Mental Health Support Wanted, But Not to Be Spoken Of
Eight out of ten employees say that since the pandemic crisis, their awareness of the need for mental health support has increased. However, 60% percent do not feel comfortable talking about their mental health at work. And from what our survey shows, there isn’t anyone to speak to about emotional wellness with anyway. Just 4% of survey participants say that the company has a designated “safe” individual with whom employees can discuss mental health challenges.
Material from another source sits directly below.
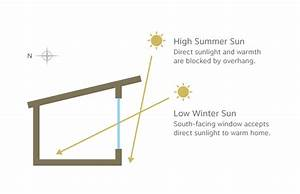 Let Light In  Six Ways To Build Your Home For Optimal Sun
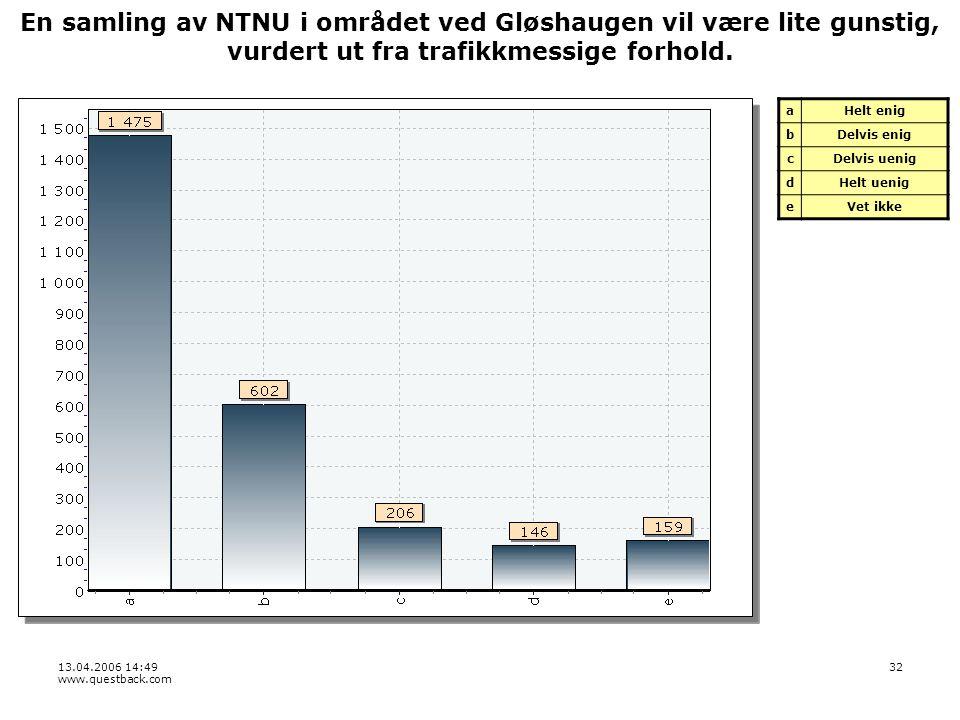 13.04.2006 14:49 www.questback.com 32 En samling av NTNU i området ved Gløshaugen vil være lite gunstig, vurdert ut fra trafikkmessige forhold.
Employees Not Convinced Employers Care About their Physical & Emotional Wellness
Almost three-fourths of employees believe it is very to extremely important for companies to offer comprehensive mental health support. This comprises both reimbursable benefits as part of health care coverage and complimentary emotional wellness programs or training. According to the research, companies are not proactive when it comes to identifying mental health needs of employees. Nearly 9 out of 10 employees say their company does not survey them on their mental and emotional support needs. In fact, a majority (two-thirds) do not believe their employer cares very much about their wellness, both physical and emotional.One in five employers take no steps at all to support employee mental health and emotional wellness. Of those who do, the most common steps taken include:
offering reimbursable benefits as part of health coverage plan
arranging for additional complimentary or subsidized mental health trainings and resources outside of health coverage plan
providing for subsidized wellness perks (e.g. gym memberships, meditation courses, emotional wellness apps, etc.)
promoting national events, public workshops or campaigns about mental and emotional wellness
Twenty percent of companies have added or enhanced support since the pandemic.
Attitude Toward Self-care Shifts Among Increasingly Stressed Out Talent
Since the pandemic, employees are 1.5 times more likely to take time off to care for the mental health and emotional wellness. When asked to describe how they have been feeling since the pandemic crisis hit, respondents overwhelming said they were anxious. They also reported feeling emotionally stressed, restless, tired, and worried. Almost two-thirds of employees admit that they are working more and longer hours out of fear for losing their jobs. Employers should take note of the impact this distressed mental state might have on employee morale, productivity, and engagement. For those with direct reports, eight out of ten managers said that they have not been trained to handle potential mental health situations on their team.